Retroelement densities of different divergence classes in various GC fractions of the human genome. The density distribution of each retroelement divergence cohort was plotted in GC bins as indicated in the legend to Figure 1. The divergence classes are indicated in % divergence from the consensus sequence below the graphs. Data points missing in traces are due to GC bins containing <100 elements. Standard deviations were calculated (see Methods) but are not shown in the interest of clarity.

Figure 5

Length distribution of retroelements with respect to surrounding GC content. Retroelements of each group were classified as belonging to divergence cohorts as described in the text.
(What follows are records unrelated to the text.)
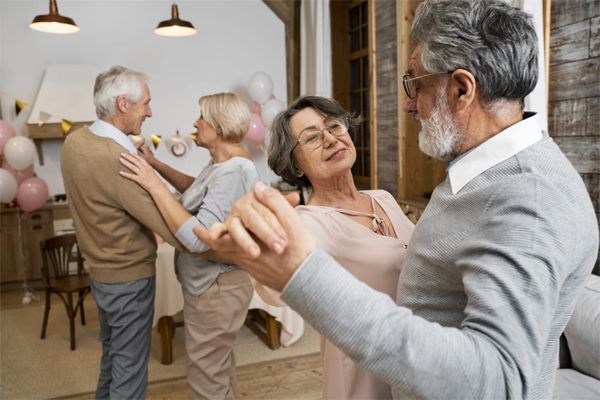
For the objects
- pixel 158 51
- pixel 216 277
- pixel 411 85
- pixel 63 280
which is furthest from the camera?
pixel 158 51

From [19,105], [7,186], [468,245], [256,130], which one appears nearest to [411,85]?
[468,245]

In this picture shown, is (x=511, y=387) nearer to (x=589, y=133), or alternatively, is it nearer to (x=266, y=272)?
(x=266, y=272)

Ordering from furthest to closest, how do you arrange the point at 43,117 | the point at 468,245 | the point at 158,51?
the point at 158,51 < the point at 43,117 < the point at 468,245

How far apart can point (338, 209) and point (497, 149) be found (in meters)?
0.68

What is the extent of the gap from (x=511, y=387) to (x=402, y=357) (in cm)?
16

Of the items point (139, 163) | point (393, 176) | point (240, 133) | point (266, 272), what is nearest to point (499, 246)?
point (266, 272)

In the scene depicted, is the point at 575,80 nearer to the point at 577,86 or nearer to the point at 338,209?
the point at 577,86

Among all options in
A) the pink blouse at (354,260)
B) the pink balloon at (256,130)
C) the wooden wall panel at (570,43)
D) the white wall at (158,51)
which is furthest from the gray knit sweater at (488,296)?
the white wall at (158,51)

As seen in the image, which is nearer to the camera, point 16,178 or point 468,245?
point 468,245

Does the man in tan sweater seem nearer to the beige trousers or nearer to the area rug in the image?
the beige trousers

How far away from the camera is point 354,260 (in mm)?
1292

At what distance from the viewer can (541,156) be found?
2.57ft

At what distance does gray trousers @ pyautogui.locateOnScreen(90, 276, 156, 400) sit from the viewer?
2072 millimetres

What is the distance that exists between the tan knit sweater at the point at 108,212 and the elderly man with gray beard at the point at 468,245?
131 cm
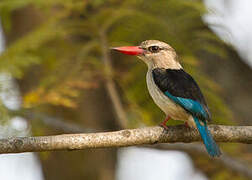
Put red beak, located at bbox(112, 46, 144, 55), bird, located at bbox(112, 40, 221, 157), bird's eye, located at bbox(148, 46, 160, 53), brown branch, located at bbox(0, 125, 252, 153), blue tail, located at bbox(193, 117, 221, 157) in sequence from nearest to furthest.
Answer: brown branch, located at bbox(0, 125, 252, 153)
blue tail, located at bbox(193, 117, 221, 157)
bird, located at bbox(112, 40, 221, 157)
red beak, located at bbox(112, 46, 144, 55)
bird's eye, located at bbox(148, 46, 160, 53)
The average length in base pairs (bp) of each retroelement divergence cohort contained within each GC bin (see legend to Fig. 1) is shown for L1 (A) and Alu (B) elements. GC bins containing <100 elements were excluded from the graphs.

Figure 6

Density of Alu divergence cohorts in different GC fractions on chromosome Y compared with the whole genome. Solid lines indicate Alu elements on chromosome Y; broken lines represent the Alu density in the whole genome. (A–F) The density of specific divergence classes, which are indicated on the top of each panel. There were insufficient numbers of Alu elements on the Y chromosome in the first two divergence cohorts to be plotted in A and B. The density distribution of each Alu divergence class is plotted against the local 20-kb genome GC content. Standard deviations were calculated as described in Methods.